Climate talks: Sweden calls on developed nations to do more to reduce emissions
We are only a week away from the climate change summit in Paris. Radio Sweden spoke to Yvonne Ruwaida, state secretary to the minister for the environment about the key issues and why developed countries must do more to reduce emissions.
"One of the most important things that we have to solve is that we have a 'just' treaty, and by just, I mean that the rich countries will take their responsibility for climate financing but also for climate adaptation. We also have to help poorer countries to be able to have the technique to measure their mitigation and to have a good system," Yvonne Ruwaida says.
According to her, the main obstacle in reaching the agreement is the risk that countries fail to cooperate with each other.
"We have to try to unite the world, because we are standing ahead of big challenges that we can only solve together. We also have to display leadership in showing that we do what we can in order to raise climate ambitions."

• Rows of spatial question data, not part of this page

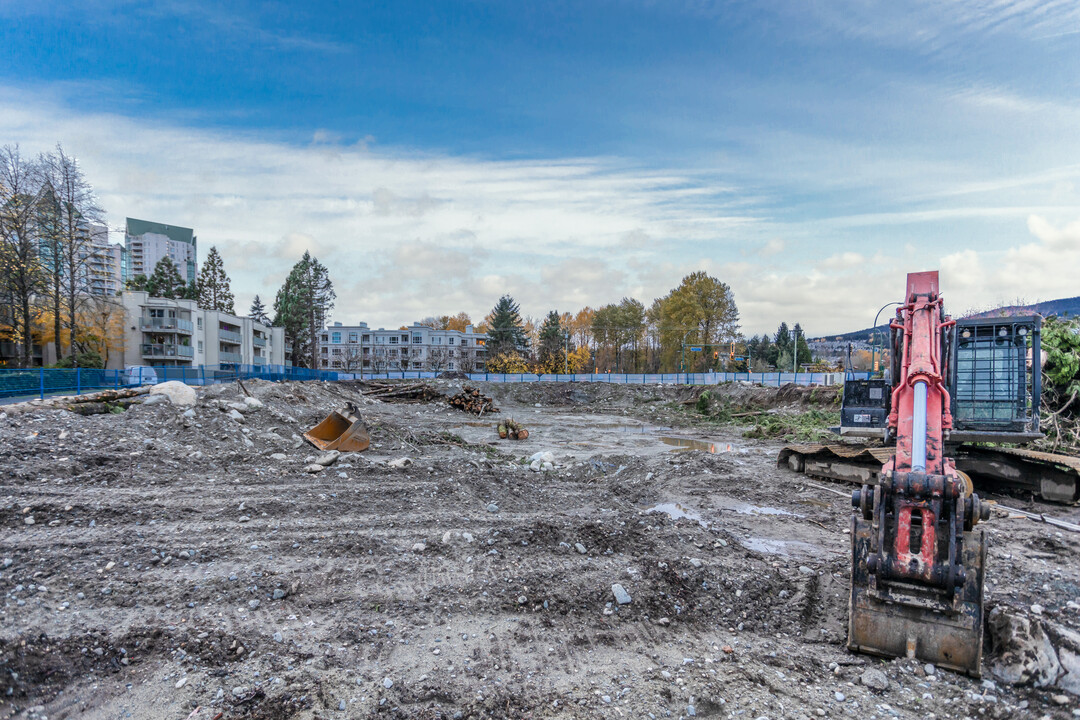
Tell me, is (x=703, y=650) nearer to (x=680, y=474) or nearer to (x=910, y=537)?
(x=910, y=537)

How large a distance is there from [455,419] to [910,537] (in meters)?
22.5

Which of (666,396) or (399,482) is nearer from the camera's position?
(399,482)

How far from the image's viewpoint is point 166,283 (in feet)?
206

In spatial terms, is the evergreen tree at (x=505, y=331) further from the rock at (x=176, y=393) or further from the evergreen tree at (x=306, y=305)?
the rock at (x=176, y=393)

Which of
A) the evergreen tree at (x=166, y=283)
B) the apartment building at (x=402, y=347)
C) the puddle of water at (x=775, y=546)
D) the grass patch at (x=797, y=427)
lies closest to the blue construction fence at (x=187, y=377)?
the grass patch at (x=797, y=427)

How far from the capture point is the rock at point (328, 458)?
10.9m

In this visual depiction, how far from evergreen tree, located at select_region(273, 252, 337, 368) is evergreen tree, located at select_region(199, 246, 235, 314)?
845cm

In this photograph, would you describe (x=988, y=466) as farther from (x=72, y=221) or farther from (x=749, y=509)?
(x=72, y=221)

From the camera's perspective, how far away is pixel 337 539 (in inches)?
261

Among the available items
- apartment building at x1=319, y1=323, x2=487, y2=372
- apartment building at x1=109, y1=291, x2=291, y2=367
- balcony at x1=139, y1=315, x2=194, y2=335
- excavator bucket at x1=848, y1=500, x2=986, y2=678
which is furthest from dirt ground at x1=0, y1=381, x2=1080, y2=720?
apartment building at x1=319, y1=323, x2=487, y2=372

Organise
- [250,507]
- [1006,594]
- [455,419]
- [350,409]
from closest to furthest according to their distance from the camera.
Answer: [1006,594]
[250,507]
[350,409]
[455,419]

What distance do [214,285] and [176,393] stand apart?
57979mm

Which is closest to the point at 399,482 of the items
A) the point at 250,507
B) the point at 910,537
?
the point at 250,507

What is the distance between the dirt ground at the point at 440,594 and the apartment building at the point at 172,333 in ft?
148
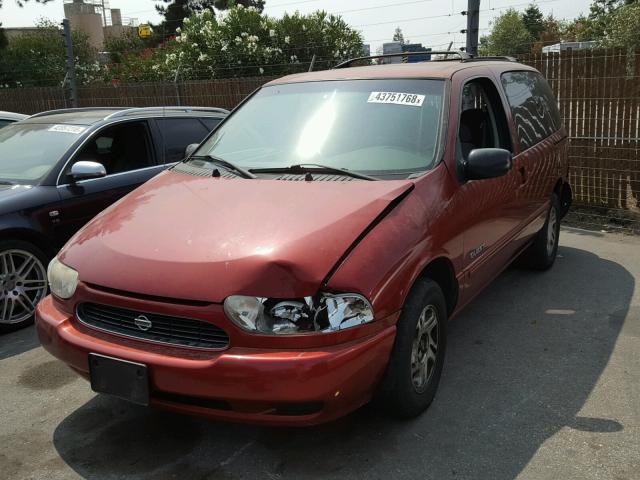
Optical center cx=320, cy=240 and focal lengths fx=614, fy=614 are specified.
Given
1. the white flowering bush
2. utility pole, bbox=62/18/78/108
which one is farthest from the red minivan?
the white flowering bush

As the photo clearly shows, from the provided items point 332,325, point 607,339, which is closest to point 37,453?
point 332,325

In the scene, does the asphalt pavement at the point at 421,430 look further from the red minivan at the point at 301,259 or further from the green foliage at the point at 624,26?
the green foliage at the point at 624,26

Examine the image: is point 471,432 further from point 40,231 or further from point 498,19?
point 498,19

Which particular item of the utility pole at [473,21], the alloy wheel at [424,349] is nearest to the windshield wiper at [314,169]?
the alloy wheel at [424,349]

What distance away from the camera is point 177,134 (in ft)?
19.5

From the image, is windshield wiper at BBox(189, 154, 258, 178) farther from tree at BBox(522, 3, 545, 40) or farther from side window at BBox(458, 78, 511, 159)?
tree at BBox(522, 3, 545, 40)

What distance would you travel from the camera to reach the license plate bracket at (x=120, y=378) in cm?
258

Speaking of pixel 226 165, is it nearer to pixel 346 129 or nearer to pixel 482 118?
pixel 346 129

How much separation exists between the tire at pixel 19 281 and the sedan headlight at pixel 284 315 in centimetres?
274

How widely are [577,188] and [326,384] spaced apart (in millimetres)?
6504

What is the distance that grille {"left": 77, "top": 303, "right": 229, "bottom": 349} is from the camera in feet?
8.36

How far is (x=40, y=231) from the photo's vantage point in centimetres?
465

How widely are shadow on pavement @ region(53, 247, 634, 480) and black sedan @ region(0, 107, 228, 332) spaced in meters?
1.61

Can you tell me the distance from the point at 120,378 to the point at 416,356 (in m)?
1.40
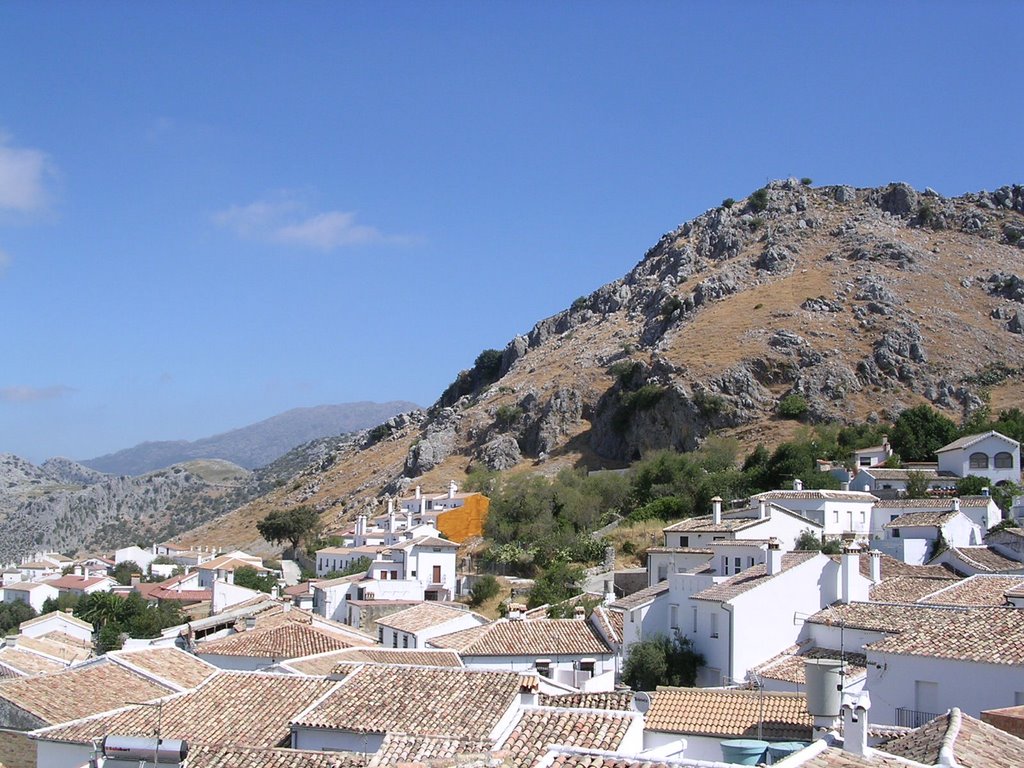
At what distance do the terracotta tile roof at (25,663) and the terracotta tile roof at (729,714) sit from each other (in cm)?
1867

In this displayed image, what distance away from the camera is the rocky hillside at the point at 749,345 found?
7988 centimetres

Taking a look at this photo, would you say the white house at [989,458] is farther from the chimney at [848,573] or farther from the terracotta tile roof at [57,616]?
the terracotta tile roof at [57,616]

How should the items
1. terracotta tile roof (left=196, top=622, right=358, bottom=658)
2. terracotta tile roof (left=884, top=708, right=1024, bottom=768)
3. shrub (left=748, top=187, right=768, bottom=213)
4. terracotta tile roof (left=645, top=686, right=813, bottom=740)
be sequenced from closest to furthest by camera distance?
terracotta tile roof (left=884, top=708, right=1024, bottom=768) < terracotta tile roof (left=645, top=686, right=813, bottom=740) < terracotta tile roof (left=196, top=622, right=358, bottom=658) < shrub (left=748, top=187, right=768, bottom=213)

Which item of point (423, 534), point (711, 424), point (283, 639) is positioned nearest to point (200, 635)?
point (283, 639)

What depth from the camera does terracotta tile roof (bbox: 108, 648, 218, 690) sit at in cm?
2177

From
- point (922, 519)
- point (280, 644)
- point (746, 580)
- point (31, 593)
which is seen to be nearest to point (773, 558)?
point (746, 580)

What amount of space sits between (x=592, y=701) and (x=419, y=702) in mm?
4516

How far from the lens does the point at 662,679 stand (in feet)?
97.8

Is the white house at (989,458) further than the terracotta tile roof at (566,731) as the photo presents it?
Yes

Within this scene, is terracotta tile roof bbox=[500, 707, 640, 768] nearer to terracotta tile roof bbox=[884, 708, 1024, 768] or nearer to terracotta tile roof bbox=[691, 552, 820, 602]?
terracotta tile roof bbox=[884, 708, 1024, 768]

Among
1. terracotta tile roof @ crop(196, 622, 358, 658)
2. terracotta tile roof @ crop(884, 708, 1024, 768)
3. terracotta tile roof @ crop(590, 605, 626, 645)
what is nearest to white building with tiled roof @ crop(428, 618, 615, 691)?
terracotta tile roof @ crop(590, 605, 626, 645)

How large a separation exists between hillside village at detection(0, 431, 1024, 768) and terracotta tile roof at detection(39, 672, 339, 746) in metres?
0.05

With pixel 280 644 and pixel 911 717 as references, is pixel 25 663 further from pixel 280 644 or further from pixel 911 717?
pixel 911 717

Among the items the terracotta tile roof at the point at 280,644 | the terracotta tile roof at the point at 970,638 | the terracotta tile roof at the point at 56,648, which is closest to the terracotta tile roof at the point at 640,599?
the terracotta tile roof at the point at 280,644
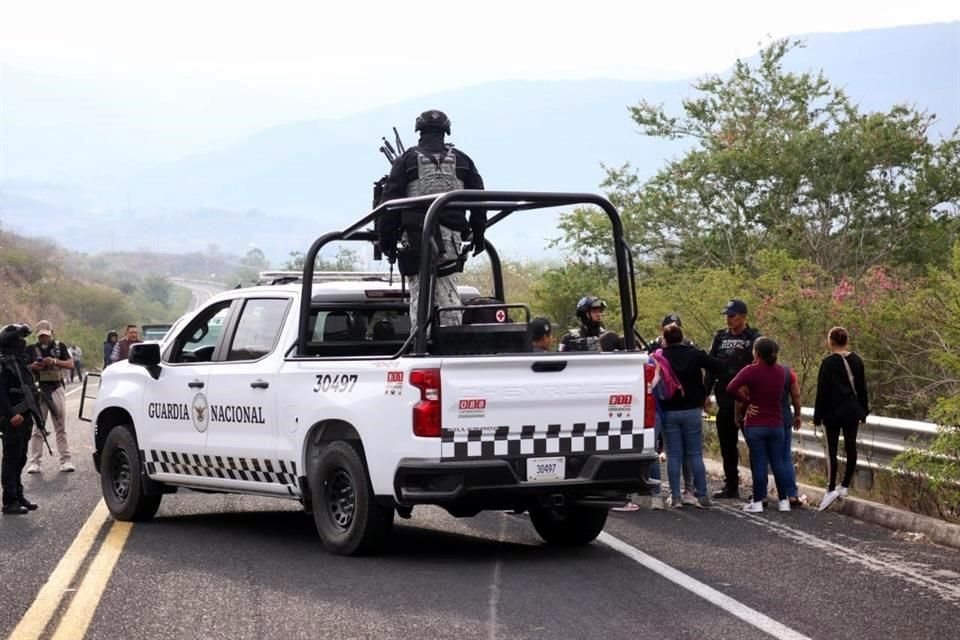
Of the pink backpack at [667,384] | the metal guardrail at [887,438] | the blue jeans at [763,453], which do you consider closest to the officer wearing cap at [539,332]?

In many ways, the climate meeting in Copenhagen 2009 was a disappointment and ended without the signing of a new global agreement on climate change.
Ruwaida says that her expectations ahead of the meeting in Paris are very high and people are aware that the world cannot afford another Copenhagen.
"Sweden has been working with more ambition than before with issues like climate funding and climate mitigation nationally. These actions, together with the role of countries working as bridge builders will hopefully promote better results in the climate meeting," she says.
Seven government ministers will attend the climate meeting, along with Swedish royalty. Minister for the environment, Åsa Romson will lead the 60-person Swedish delegation.
Up until today, 169 countries have agreed to lower their greenhouse gas emissions. However, several key issues remain unsolved, including the legal status of the agreement.
In total, 138 world leaders are expected to attend on the opening day. The recent terrorist attacks have overshadowed the climate meeting and the ban on public gatherings will remain until after the climate meeting.
One event that has been cancelled is the climate march, which was meant to gather around a million activists on the streets of Paris on 29 November. Anna Marklund, climate ambassador of non-profit organization Diakonia, had planned to participate and was disappointed after hearing the news.
"This entire year we've been working really hard on our campaign; Act Now For Climate Justice, and the climax of the campaign was that we were all going to go in a bus to Paris and take part in this rally, so of course it's a big disappointment," says Marklund.
However, all the work they have put in will not go to waste. Instead of Paris, there will be a climate march in Stockholm. Together with the Swedish church and numerous Swedish organizations, Diakonia will march from Norra Bantorget to Mynttorget on 29 November.
The aim is to raise awareness of the importance of the agreement.
After the terrorist attacks, the government in Paris declared a state of emergency. However, it said that France is not succumbing to fear and stress and the climate meeting will go ahead as planned.
Marklund applauds the decision.
"I think it's great that it is happening because now, more than ever, it's important to show people that climate is a very important question. It's more important than ever and this year really is a super chance."
The 2015 United Nations Climate Change Conference, COP 21 or CMP 11 will be held in Paris, from November 30 to December 11.